Question

The general solution of the differential equation $\frac{d y}{d x}=\frac{x+y+1}{x+y-1}$ is given by

• A. $y = x \log (x+y) + c$
• B. $x - y = \log (x+y) + c$
• C. $x + y = \log (x+y) + c$
• D. $y = x + \log (x+y) + c$

Hint:

Whenever a differential equation contains a linear group like $(x+y)$ bundled together, that group is always the perfect substitution candidate.

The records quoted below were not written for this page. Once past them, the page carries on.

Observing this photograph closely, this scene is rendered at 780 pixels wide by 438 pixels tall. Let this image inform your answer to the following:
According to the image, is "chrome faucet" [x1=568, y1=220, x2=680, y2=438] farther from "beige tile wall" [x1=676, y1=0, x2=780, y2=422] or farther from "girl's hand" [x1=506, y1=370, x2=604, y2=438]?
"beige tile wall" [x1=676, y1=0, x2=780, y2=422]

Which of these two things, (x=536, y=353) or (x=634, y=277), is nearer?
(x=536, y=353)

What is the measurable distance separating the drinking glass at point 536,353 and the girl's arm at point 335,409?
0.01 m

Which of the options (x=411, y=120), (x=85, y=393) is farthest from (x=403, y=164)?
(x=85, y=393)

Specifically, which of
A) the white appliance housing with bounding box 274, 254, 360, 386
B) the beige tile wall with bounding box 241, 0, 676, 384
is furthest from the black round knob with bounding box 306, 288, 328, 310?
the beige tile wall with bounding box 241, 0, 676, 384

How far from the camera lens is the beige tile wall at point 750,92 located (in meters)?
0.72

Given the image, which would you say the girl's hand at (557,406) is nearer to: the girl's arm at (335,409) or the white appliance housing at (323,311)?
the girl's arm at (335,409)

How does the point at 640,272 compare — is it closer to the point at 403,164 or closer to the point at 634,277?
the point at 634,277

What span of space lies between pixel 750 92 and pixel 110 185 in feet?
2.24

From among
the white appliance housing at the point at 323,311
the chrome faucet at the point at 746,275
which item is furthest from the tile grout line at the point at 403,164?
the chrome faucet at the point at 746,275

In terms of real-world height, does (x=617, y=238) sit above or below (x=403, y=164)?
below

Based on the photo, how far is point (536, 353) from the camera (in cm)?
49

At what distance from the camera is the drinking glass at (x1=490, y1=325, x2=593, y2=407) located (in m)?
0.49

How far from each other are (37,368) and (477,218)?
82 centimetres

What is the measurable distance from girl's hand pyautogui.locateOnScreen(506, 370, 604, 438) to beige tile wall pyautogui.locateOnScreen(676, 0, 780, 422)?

Splitting fractions after substitution makes the integration a straightforward step!

Answer 1

The Correct Option is D

Step 1: Understanding the Question:
The problem asks for the general solution of a first-order non-homogeneous differential equation where the variables are combined in linear combinations of the form $(x+y)$.

Step 2: Key Formula or Approach:
Since the term $(x+y)$ is repeated in both the numerator and denominator, we can use a substitution method to convert the equation into a separable variable form: $$ \text{Put } x + y = u \implies 1 + \frac{d y}{d x} = \frac{d u}{d x} \implies \frac{d y}{d x} = \frac{d u}{d x} - 1 $$

Step 3: Detailed Explanation:
Substituting $x+y = u$ and replacing the derivative term into the original differential equation gives: $$ \frac{d u}{d x} - 1 = \frac{u + 1}{u - 1} $$ Add 1 to both sides to isolate the derivative term: $$ \frac{d u}{d x} = \frac{u + 1}{u - 1} + 1 = \frac{u + 1 + (u - 1)}{u - 1} = \frac{2u}{u - 1} $$ Now, separate the variables by shifting all $u$ terms to the left and $x$ terms to the right: $$ \left(\frac{u - 1}{2u}\right) d u = d x \implies \left(\frac{u - 1}{u}\right) d u = 2 d x $$ Split the left-hand fraction into two separate terms: $$ \left(1 - \frac{1}{u}\right) d u = 2 d x $$ Integrate both sides with respect to their corresponding variables: $$ \int \left(1 - \frac{1}{u}\right) d u = \int 2 d x $$ $$ u - \log|u| = 2x + c $$ Substitute back our original expression $u = x + y$: $$ (x + y) - \log(x + y) = 2x + c $$ Rearranging terms to isolate $y$ on the left side: $$ y = 2x - x + \log(x + y) + c $$ $$ y = x + \log(x + y) + c $$

Step 4: Final Answer:
The general solution of the differential equation is $y = x + \log (x+y) + c$, which corresponds to option (D).